Absence of PIB has stalled investment in oil sector —FG


Both the Federal government and the private sector has agreed that the country has suffered greatly from the failure of the National Assembly to pass a plethora of legislation necessary to boost the economy.
Particular among these dozens of laws is the long-standing Petroleum Industry Bill (PIB), which according to Minister of State Budget and National Planning, Mrs Zainab Ahmed, had made it difficult for new investments in the petroleum sector in the country.

At the closing plenary session of National Economic Summit on Thursday in Abuja, “The fact that we have not passed the petroleum industry bill means that for several years we have not had new investments in petroleum industry coming  into Nigeria.”
She added that, “Investors are not willing to come into an environment when they don’t have any clarity as to what the legislation, what the laws would be and their options. So if you are talking of what is the costing us, well that is an exercise we have not done in government.”
The minister of state for budget and national planning stated the government was determined to remove the bureaucratic bottleneck in clearing goods at the ports, saying that the Executive Order on Ease of Doing Business was aimed at achieving this.
She noted that the single window being proposed for the customs means that there will be significant reduction in number of operators and regulators at the various ports.

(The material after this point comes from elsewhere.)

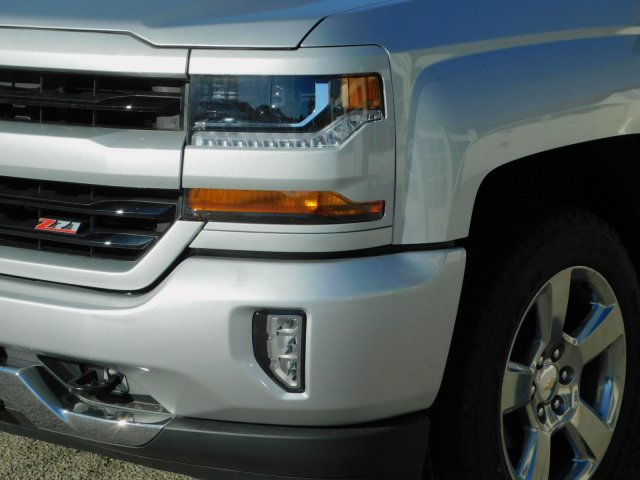 2018 Silverado 1500 Crew Cab 4x4,  Pickup #181378 - photo 9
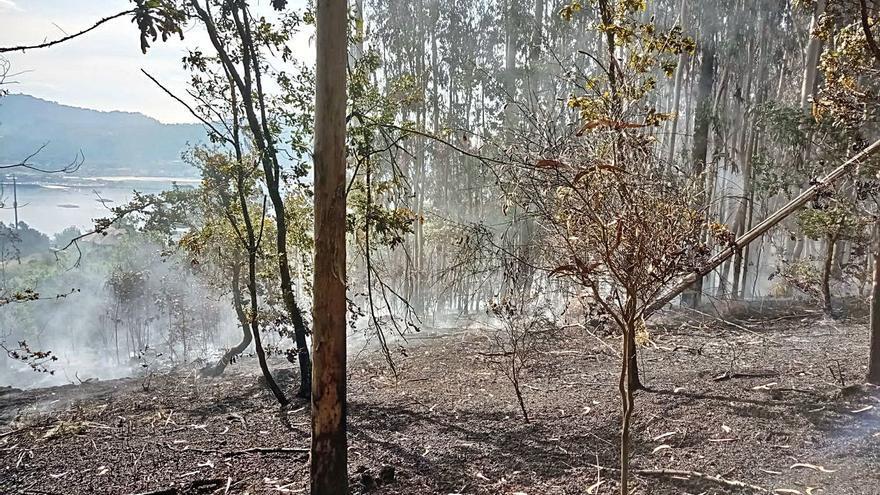 Xunta y Protección Civil controlan rebrotes en el incendio de Pinténs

“At the opening ceremony (of the Economic Summit) the Vice-President spoke clearly about key reform in customs clearing being the single window that we trying to put in place.
“This means that there will be a significant reduction in the number of operators, or regulators at various ports. It means the requirement to meet in terms of documentation in import and export is also going to reduce.
“It is going to be largely electronic and provides more transparency in the process.”

She informed that the Nigeria Customs Service would soon introduce scanning machine to scan good coming in to the country instead of opening up containers to do physical inspection, which she stated took a lot of time.

“There is also an investment that the Customs is right now doing in bringing machinery that will be able to scan goods coming in without having to open up containers and check because opening up of containers to physically check items also takes a lot of time,” she informed.
“The ease of doing businesses is also one focus area for government and it is largely driven by trying to get efficiency within the public service function especially in areas that interface with the private sector,” the minister added.
Speaking on what government planned to do with the recommendations of the 2017 NES, the minister said the government just received the recommendations, adding that it would set machinery in place to review them in order to plan for their implementation.
Speaking on high rate of interest being paid by government on domestic borrowing, Ahmed said it was the market that determined the rate, declaring that government had decided to reduce its level of domestic borrowing to enable the financial sector to borrow to the private sector.

“Government cannot go out to borrow and say I’m borrowing today at 21 or 22 per cent. The market actually determines the borrowing.
“The point we are making is that because government is borrowing heavily, the financial sector is now concentrating on borrowing to government and the private sector gets very little or no attention because why will the financial sector bother going through credit when they can buy treasury bills and earn 21 or 22.
“So what we realised was that government must reduce it level of domestic borrowing to free the space so that the financial sector is enabled to borrow to the private sector.”